● **Saved entries**
-*-*-

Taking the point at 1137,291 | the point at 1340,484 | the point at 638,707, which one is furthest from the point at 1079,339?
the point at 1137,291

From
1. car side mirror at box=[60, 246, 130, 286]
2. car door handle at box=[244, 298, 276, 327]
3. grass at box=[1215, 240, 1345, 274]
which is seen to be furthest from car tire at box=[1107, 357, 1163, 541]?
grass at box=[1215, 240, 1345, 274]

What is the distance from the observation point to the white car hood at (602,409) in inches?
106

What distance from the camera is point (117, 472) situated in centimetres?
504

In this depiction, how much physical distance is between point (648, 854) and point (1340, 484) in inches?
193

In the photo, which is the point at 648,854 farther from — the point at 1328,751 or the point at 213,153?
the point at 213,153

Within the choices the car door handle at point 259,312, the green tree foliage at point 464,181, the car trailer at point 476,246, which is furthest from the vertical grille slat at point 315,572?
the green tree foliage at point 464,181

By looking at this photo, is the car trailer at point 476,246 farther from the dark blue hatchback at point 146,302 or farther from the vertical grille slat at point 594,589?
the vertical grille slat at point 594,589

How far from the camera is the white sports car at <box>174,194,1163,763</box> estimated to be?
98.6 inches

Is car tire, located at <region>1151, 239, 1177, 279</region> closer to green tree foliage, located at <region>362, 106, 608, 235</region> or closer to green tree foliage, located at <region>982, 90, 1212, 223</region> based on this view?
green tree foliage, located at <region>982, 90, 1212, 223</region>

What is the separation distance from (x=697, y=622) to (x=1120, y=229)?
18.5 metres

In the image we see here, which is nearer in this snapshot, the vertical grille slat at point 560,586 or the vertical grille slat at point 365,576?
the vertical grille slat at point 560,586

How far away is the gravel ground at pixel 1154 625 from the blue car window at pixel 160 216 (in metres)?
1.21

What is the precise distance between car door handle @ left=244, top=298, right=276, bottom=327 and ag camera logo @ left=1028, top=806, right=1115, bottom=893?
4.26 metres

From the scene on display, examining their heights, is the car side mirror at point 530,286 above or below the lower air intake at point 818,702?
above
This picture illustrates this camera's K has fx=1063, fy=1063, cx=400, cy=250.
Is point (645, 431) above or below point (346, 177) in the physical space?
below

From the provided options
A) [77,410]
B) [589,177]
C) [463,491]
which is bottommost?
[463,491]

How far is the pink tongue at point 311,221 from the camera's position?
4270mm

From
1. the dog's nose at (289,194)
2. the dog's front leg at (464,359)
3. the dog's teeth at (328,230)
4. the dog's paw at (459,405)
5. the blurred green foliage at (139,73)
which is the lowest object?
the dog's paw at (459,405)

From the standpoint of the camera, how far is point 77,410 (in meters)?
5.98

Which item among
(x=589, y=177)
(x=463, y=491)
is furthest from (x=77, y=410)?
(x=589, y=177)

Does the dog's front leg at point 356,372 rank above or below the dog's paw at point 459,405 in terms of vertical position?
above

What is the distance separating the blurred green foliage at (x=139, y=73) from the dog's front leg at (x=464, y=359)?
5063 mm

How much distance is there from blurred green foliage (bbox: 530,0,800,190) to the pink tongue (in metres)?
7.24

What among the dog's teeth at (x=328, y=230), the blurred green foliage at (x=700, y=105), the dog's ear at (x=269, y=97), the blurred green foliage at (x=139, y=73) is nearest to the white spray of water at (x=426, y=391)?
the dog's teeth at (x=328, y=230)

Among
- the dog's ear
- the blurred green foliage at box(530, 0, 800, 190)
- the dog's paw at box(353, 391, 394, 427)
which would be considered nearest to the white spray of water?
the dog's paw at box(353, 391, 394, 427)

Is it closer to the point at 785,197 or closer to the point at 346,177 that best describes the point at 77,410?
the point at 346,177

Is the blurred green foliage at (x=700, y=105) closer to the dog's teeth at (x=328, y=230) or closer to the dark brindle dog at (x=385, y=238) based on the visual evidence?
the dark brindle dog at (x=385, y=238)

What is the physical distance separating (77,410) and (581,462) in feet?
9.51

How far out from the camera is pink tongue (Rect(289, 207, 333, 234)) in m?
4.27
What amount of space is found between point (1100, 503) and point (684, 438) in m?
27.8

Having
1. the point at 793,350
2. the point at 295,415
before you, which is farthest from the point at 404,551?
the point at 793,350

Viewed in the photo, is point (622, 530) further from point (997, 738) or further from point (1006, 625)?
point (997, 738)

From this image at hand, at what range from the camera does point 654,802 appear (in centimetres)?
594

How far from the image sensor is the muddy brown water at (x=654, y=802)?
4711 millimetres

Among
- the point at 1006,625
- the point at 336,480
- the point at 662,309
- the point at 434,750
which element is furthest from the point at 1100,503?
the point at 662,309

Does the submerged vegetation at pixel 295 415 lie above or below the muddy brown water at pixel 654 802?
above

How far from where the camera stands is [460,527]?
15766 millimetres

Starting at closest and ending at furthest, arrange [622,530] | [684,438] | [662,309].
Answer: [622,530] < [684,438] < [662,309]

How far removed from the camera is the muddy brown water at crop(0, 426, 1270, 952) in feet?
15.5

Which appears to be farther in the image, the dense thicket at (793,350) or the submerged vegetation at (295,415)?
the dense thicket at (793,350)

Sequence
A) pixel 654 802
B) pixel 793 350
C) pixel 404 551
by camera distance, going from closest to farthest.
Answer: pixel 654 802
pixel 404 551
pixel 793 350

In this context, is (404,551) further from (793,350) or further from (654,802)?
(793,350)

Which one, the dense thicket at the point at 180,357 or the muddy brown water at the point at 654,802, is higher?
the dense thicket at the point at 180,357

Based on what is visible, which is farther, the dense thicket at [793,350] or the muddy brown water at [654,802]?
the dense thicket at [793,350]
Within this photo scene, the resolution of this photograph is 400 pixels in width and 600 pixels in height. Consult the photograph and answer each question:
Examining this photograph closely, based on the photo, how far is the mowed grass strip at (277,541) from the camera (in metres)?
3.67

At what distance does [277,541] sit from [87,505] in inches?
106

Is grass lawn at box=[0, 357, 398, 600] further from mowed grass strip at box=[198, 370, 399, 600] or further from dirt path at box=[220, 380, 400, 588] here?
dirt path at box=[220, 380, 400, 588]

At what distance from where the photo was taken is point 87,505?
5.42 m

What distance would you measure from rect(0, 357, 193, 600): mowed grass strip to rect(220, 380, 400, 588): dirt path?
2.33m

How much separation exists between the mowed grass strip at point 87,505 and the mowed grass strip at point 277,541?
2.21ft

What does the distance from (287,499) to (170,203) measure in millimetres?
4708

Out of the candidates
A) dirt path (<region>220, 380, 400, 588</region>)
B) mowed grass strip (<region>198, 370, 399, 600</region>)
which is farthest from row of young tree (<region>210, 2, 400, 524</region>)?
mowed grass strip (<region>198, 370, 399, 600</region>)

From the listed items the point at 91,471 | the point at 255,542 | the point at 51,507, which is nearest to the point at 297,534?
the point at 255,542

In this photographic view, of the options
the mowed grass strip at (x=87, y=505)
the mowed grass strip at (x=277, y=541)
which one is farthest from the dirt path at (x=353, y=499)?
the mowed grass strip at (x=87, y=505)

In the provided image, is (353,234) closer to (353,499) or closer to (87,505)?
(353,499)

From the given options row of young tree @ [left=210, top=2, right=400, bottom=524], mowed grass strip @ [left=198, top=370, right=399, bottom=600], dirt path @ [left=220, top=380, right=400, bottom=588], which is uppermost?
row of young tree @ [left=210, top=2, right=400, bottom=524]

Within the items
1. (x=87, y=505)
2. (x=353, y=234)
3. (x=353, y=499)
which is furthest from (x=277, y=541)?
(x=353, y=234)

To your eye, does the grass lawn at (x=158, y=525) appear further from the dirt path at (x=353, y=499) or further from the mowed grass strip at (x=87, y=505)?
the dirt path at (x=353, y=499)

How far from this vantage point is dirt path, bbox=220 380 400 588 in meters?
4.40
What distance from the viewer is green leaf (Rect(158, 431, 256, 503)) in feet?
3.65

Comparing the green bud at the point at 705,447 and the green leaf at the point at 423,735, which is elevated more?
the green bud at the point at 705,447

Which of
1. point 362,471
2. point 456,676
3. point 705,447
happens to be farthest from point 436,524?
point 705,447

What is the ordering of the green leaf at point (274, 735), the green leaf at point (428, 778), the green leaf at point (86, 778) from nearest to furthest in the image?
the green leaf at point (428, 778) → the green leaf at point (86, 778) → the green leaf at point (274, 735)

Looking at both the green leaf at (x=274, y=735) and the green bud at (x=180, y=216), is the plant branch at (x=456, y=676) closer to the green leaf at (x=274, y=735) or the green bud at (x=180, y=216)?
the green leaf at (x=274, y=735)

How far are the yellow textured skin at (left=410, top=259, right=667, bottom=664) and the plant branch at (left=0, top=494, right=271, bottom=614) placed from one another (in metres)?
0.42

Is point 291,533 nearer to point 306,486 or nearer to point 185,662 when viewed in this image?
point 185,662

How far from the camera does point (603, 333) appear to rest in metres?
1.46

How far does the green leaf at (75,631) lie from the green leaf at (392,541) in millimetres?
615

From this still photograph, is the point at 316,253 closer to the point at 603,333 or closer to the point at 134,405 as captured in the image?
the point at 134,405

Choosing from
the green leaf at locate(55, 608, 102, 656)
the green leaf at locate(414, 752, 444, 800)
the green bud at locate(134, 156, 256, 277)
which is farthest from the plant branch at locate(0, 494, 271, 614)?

-*-*-

● **What the exercise asks**
Reproduce the entries starting at the line containing "In this depiction, how" and ending at the line containing "98.6 inches", both included.

● **Task solution**
In this depiction, how much physical distance is between point (648, 854) and point (1340, 484) in inches?
193

In the photo, which is the point at 648,854 farther from — the point at 1328,751 or the point at 213,153?
the point at 213,153

Within the choices the car door handle at point 259,312, the green tree foliage at point 464,181, the car trailer at point 476,246, which is furthest from the vertical grille slat at point 315,572?
the green tree foliage at point 464,181

By looking at this photo, is the car trailer at point 476,246 farther from the dark blue hatchback at point 146,302 or farther from the vertical grille slat at point 594,589?
the vertical grille slat at point 594,589

How far from the camera is the white sports car at <box>174,194,1163,763</box> estimated to be?
98.6 inches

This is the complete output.